Early vote count surpasses ordinary midterm turnout
Early vote count surpasses ordinary midterm turnout
boonchai wedmakawand/Getty Images

(WASHINGTON) — More than 2 million people have already voted in the 2022 general election, according to data analyzed by the University of Florida’s U.S. Elections Project.

The project, which compiles public data on early voting at ElectProject.org, had counted 2,030,730 early votes, of which 1,842,115 mail-in ballots have been returned and 188,615 ballots have been cast in person thus far, as of Oct. 17. There have been 14,892,186 total mail ballots requested.

University of Florida professor Michael McDonald, who oversees the Elections Project, said that early turnout so far in 2022 was higher than usual for a midterm election.

“It’s clear that we are above the 2018 midterm at the same point in time in states where we have comparable data to look at,” McDonald told ABC News.

With 21 days and millions more ballots left before Nov. 8, McDonald noted that 2022 turnout is likely to be on par with 2018 midterm turnout, which broke records previously set more than a century earlier. Midterm elections typically turn out fewer voters than during years when a presidential election is held, but the recent numbers indicate a growing trend of participation over the past few years.

“We do know that interest is running high for the election.
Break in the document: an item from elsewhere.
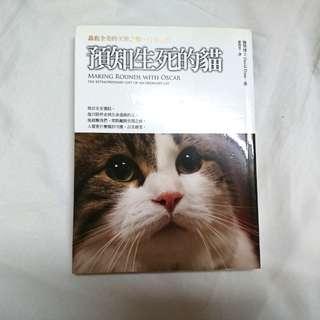 二手書 預知生死的貓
We can see the sorts of indicators that would suggest that we’re in for a high-turnout election, much like we had in 2018. And 2018, was the highest midterm turnout rate since 1914,” he said.

“So, it was a fairly exceptional election, I mean 2020 was also exceptional in that it had the highest turnout for presidential elections since 1900.”

Early voting is underway in more than a dozen states, with more to start early voting sometime this week. Early voting periods range in length from four days to 45 days before Election Day, with an average length of 19 days, according to the National Conference of State Legislatures.

Between 2006 and 2018, the percentage of national voters who cast their vote at a polling site on Election Day dropped from roughly 80% to roughly 60%, according to voter data. During that same period, the percentage of voters who chose early in-person voting grew from 5.8% to 16.7%, and the percentage of voters who mailed in their ballot increased from 13.8% to 22.3%.

But a rise in the use of early voting began to really spike during the 2020 presidential election, when the COVID-19 pandemic dampened in-person voting and triggered many state legislatures to expand mail-in options. The 2020 election saw record breaking turnout and also was the first time more people voted before Election Day than on it.

McDonald noted that the current midterm early voting trends may be indicative of a more permanent, stronger pattern of early voting.

“What we’re observing here is that some people have changed their behavior. They’re either voting early, where they may not have done so in a past midterm election, or they’re voting sooner than they would have,” he said. “Those are both things that we saw in 2020, where people were not only voting by mail, and in person early at greater frequencies then they had past elections, but they were also voting earlier than they had in prior presidential elections.”

Of the states that record party registration, the U.S. Elections Project shows more Democrats have voted early this cycle — 52.3% compared to only 31.1 % of Republicans.

The share of Republicans who are recorded saying voters should be allowed to vote early or absentee without a documented reason fell drastically in the past few years, according to a 2021 Pew Research survey– down 19% from 2018.

The use of absentee and mail-in ballots have been subject to conspiracy and skepticism after former President Donald Trump said that mail-in ballots lead to voter fraud in 2020.

McDonald noted on Twitter that the early vote count numbers crested 2 million as their project now has included totals from Arizona, one of the latest states to open ballot casting options ahead of election day. The Copper State began mailing ballots out to constituents on Oct. 12.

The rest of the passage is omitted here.